Lee annual town meeting meets on the Lee Middle and High School football field

Lee voters approved a ban on PCB landfills and called for a townwide vote on whether the Select Board should rescind its Rest of River deal to clean up the Housatonic River of PCB-laden sediment during annual town meeting Thursday at the Lee Middle and High School football field.


LEE — Townspeople will finally get their say on whether Lee should host a toxic waste landfill.

Town meeting representatives voted 31-8 on Thursday night to allow local residents to vote on the controversial waste dump. The decision was made during an hourslong annual town meeting that went late into the evening at Lee Middle and High School football field.

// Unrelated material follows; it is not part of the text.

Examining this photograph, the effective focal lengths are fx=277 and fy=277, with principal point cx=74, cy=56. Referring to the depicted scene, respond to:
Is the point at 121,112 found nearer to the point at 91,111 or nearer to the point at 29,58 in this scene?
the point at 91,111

The nonbinding referendum will ask the Select Board to rescind its approval of the Rest of River agreement to clean up the Housatonic River of PCBs — or polychlorinated biphenyls — that General Electric’s Pittsfield plant pumped into the waterway for decades. The deal calls for a landfill in town that would contain some of the PCB-laden sediment dredged from the river.

“Stand up against the dump, we’re stronger together,” town meeting representative Andrea Wadsworth said under the moonlit sky.

The town meeting vote comes more than a week after Select Board members Sean Regnier and Patricia Carlino rejected Selectman Robert Jones’ request begin the process of rescinding its decision without first finding out the ramifications of backing out of the agreement.

Jones had said the board had a mandate from last year’s annual town meeting to back out of the deal Lee and four other river towns signed in February 2020.

Those town meeting representatives opposed to the ballot question said the citizens fighting the landfill should put all of their energy into supporting the legal battles.

In March, four citizens filed a lawsuit in Berkshire Superior Court claiming the Select Board at the time of Thomas Wickham, David Consolati and Carlino had no right to sign off on the deal without voter input. One of those residents, the newly elected Jones, has since removed himself as a plaintiff.

In a separate case, the Housatonic River Initiative has appealed the U.S. Environmental Protection Agency's permit for the Rest of River cleanup to the Environmental Appeals Board. 

“HRI is in the best position, has the best chance to defeat the Rest of River agreement,” said John Coty.

The town meeting approved two other Rest of River–related items. One warrant article would establish a bylaw banning PCB landfills in Lee, a local regulation that requires final approval from the Massachusetts attorney general. The other measure would require all PCB-laden sediment dredged from the Housatonic be hauled out of town by rail transportation.

Meanwhile, town meeting representatives caught municipal officials off guard by backing a return to an open town meeting.

“To say this is highly irregular is an understatement,” said Lee/Lenox Chief Administrative Officer Christopher Ketchen.

By a count of 23-21 with one abstention, the legislative body called for the town to petition the state lawmakers to approve special legislation allowing all Lee registered voters to make decisions at annual and special town meetings.

“We are asking to vote ourselves out of office,” said town representative Deidre “Dee Dee” Consolati.

Proponents have tried several times in the past 20 years to revert back to an open meeting last held in the late 1960s, only for the representatives to reject the notion.

After some lengthy discussion, town meeting representatives OK’d all money matters before them. They adopted a $20.8 million operating budget that takes effect July 1. An increase of 2.2 percent above the current $20.35 million spending plan, the biggest line item was funding public education.

The single biggest line item was the taxpayers portion of the Lee Public Schools budget for fiscal 2022. The education assessment of $9.78 million is up $281,000, or 2.97 percent, from the $9.45 million for fiscal 2021.

To close the gap between the overall proposed budget of $10.6 million and the assessment, the school district will spend $725,000 in school choice money and an additional $100,000 in so-called circuit-breaker money.

Among the special money articles that passed include:

• $1.1 million toward buying a new fire engine, ambulance and associated first responder equipment.

• $1 million to pay for the design, repair and paving of town roads.

• $525,000 to fund nine capital improvement projects.

Editor's note: This story has been updated to clarify that the HRI is appealing the EPA's permit for the project, and that a separate lawsuit by four town citizens has also been filed in Berkshire Superior Court.